I find it fascinating these verses don’t contain a single command. Rather, we are called to be cautious and careful because misinformation and outright error is all around us, and even among us. Here’s the sermon in a nutshell: We must beware of false beliefs, faulty behavior and fake benefits.

I came across a statement from John MacArthur which helped me catch the gravity of this passage: “Nothing is more wicked than for someone to claim to speak for God to the salvation of souls when in reality he speaks for Satan and the damnation of souls.”

1. Beware of false beliefs. Look at verse 1: “But there were also false prophets among the people…” The word “but” shows a contrast between true prophets and false prophets. And the phrase “among the people” is a reference to Israel and all the lies that were propagated by false prophets. Jeremiah 23:16: “This is what the LORD Almighty says: ‘Do not listen to what the prophets are prophesying to you; they fill you with false hopes. They speak visions from their own minds, not from the mouth of the LORD.’” Isaiah 30:9-10 tells us that God’s people often didn’t want to hear what was true but rather what made them feel good: “Do not prophesy to us right things; speak to us smooth things…”

Just as there were false prophets in the past, there “will be false teachers among you.” The word “among” means that they are within us.
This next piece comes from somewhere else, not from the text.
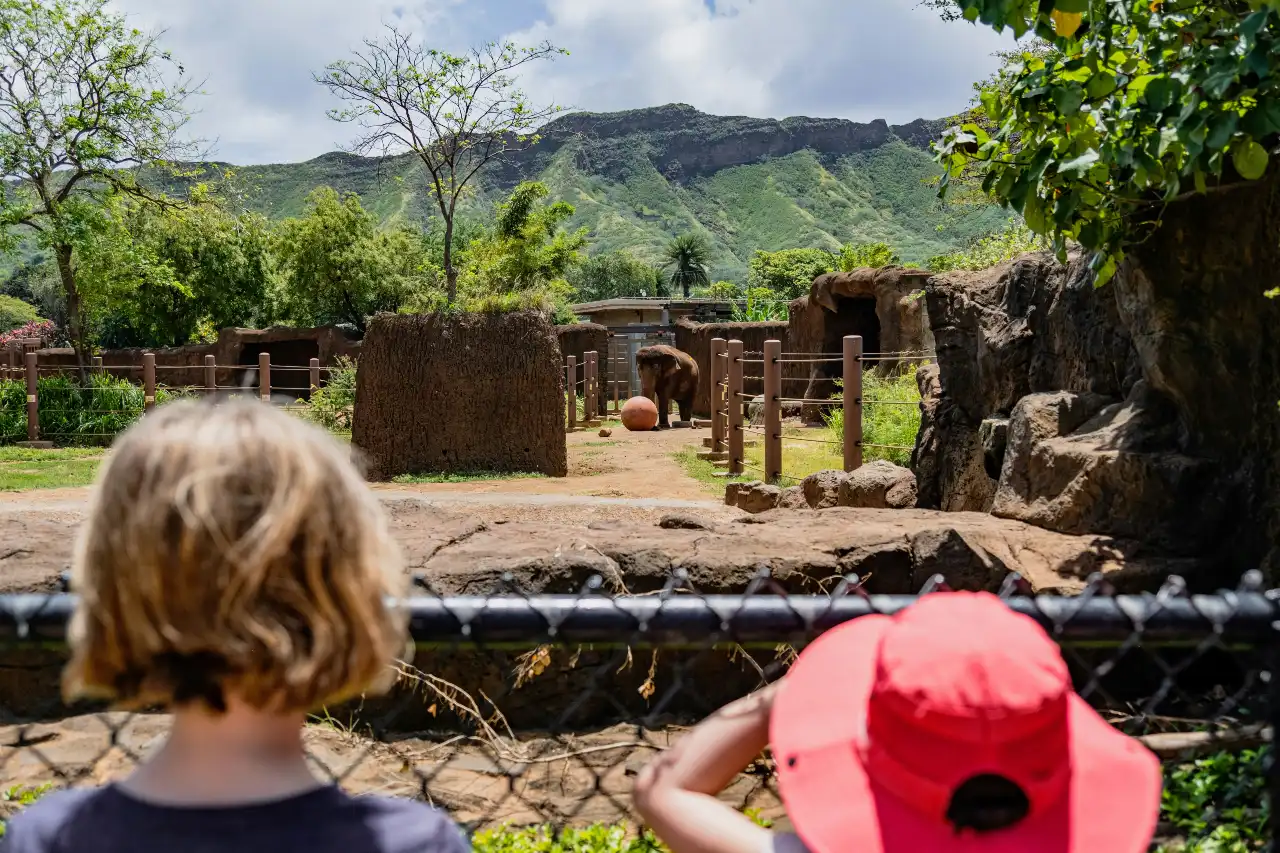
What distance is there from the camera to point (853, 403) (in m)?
10.8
The fourth verse in Jude is quite descriptive: “For certain men have crept in unnoticed, who long ago were marked out for this condemnation, ungodly men, who turn the grace of our God into lewdness and deny the only Lord God and our Lord Jesus Christ.”
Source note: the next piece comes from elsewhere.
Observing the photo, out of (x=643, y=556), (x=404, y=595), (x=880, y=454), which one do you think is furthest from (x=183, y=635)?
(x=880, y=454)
The Apostle Paul gave a similar warning in Acts 20:29-30: “…savage wolves will come in among you, not sparing the flock. Also from among yourselves men will rise up, speaking perverse things, to draw away the disciples after themselves…”

I spent some time the last couple weeks watching various preachers on TV and also read various resources they have written. In an effort to help us become more discerning when we come across doctrinal dissonance, I’ll be sharing some actual quotes. I want to be quick to say that not all TV preachers are fomenting falsehood. There are a few, like Charles Stanley, that are outstanding.
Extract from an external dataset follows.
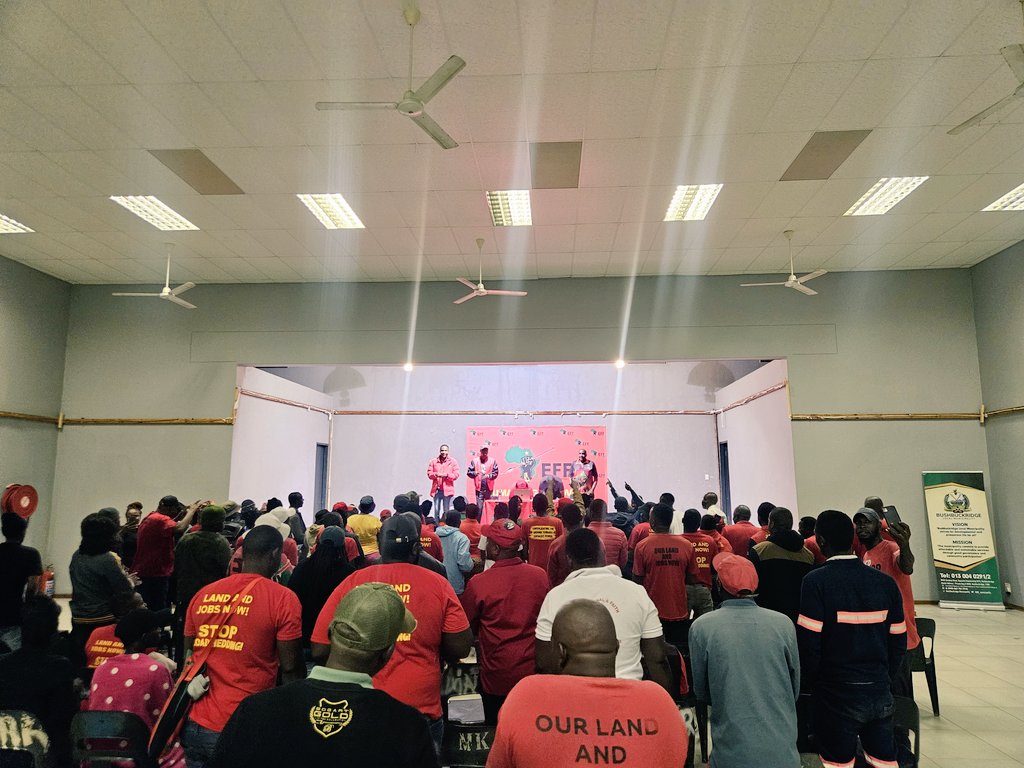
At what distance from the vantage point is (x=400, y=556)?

Here’s an example of a very frightening statement made by a popular preacher and well-known author: “The Bible can’t even find any way to explain this…that is why you have got to get it by revelation. There are no words to explain what I am telling you. I have got to just trust God that he is putting it into your spirit like he put it into mine.”

False teachers, like this one, “secretly bring in destructive heresies,” meaning that they “smuggle in by the side of” in order to lead others away. Their error is not always readily apparent. The word “heresies” refers to that which is chosen or selected, reminding us that false teachers often speak some truth with dangerous doctrine selectively sprinkled in. They may use the same words we use but give different meaning to them. This is not a small thing as the word “destructive” refers to damnation.